◆ **AIM OF THE EXERCISE**: Update the data from the line with "Choosing among" through the end of the data, changing every "camera" to "viewer" and leaving everything else unchanged.

-- start of GIVEN ENTRIES --

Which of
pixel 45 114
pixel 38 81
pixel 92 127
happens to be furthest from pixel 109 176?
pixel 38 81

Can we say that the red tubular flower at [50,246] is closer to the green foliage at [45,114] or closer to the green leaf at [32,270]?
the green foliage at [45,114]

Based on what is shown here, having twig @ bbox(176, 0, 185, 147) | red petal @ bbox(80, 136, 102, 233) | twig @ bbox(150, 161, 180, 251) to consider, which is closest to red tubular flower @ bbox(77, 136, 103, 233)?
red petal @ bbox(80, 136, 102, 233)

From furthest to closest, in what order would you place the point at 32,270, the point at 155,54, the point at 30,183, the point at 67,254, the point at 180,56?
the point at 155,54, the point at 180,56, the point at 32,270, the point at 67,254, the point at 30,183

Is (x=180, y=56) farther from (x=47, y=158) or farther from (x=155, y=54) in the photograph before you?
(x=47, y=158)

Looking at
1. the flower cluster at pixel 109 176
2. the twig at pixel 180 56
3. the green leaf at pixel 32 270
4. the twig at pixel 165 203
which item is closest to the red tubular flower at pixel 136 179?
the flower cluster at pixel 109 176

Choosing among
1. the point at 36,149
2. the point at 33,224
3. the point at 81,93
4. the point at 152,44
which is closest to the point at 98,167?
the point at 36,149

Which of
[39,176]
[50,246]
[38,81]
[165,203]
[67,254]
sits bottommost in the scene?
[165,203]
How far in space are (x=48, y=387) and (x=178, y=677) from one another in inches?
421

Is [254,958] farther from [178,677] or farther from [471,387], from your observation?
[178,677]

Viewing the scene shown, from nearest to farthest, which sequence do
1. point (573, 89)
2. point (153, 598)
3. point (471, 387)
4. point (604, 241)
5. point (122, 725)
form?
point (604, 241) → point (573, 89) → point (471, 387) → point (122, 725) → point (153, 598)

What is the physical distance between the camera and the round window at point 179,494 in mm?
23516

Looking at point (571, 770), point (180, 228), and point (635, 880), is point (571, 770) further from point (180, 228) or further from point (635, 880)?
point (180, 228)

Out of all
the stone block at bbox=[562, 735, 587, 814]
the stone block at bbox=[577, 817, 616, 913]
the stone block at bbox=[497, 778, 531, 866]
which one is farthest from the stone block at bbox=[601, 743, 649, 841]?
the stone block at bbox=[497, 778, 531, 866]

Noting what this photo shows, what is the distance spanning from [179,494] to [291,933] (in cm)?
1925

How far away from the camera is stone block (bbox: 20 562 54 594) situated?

-- end of GIVEN ENTRIES --

◆ **EXERCISE RESPONSE**:
Choosing among
1. the point at 36,149
2. the point at 33,224
3. the point at 81,93
4. the point at 152,44
which is closest to the point at 98,167?
the point at 36,149

Which of
[39,176]
[50,246]
[38,81]
[165,203]
[67,254]
sits bottommost in the scene?
[165,203]
How far in space are (x=48, y=387) and (x=178, y=677) from one another in inches?
421

Is [254,958] farther from [178,677] or farther from [471,387], from your observation?
[178,677]

Viewing the scene shown, from nearest to farthest, which sequence do
1. point (573, 89)
2. point (153, 598)
3. point (471, 387)
4. point (604, 241)
5. point (122, 725)
form?
point (604, 241) → point (573, 89) → point (471, 387) → point (122, 725) → point (153, 598)

What is the physical distance between the viewer and the round window at point 179,494 in mm?
23516

Looking at point (571, 770), point (180, 228), and point (635, 880), is point (571, 770) further from point (180, 228) or further from point (635, 880)?
point (180, 228)

Out of all
the stone block at bbox=[562, 735, 587, 814]
the stone block at bbox=[577, 817, 616, 913]
the stone block at bbox=[497, 778, 531, 866]
which one is farthest from the stone block at bbox=[601, 743, 649, 841]?
the stone block at bbox=[497, 778, 531, 866]

Noting what this photo shows, what is the distance spanning from [179,494] to [291,933] (in cm)?
1925

How far away from the viewer is stone block (bbox: 20 562 54 594) situated?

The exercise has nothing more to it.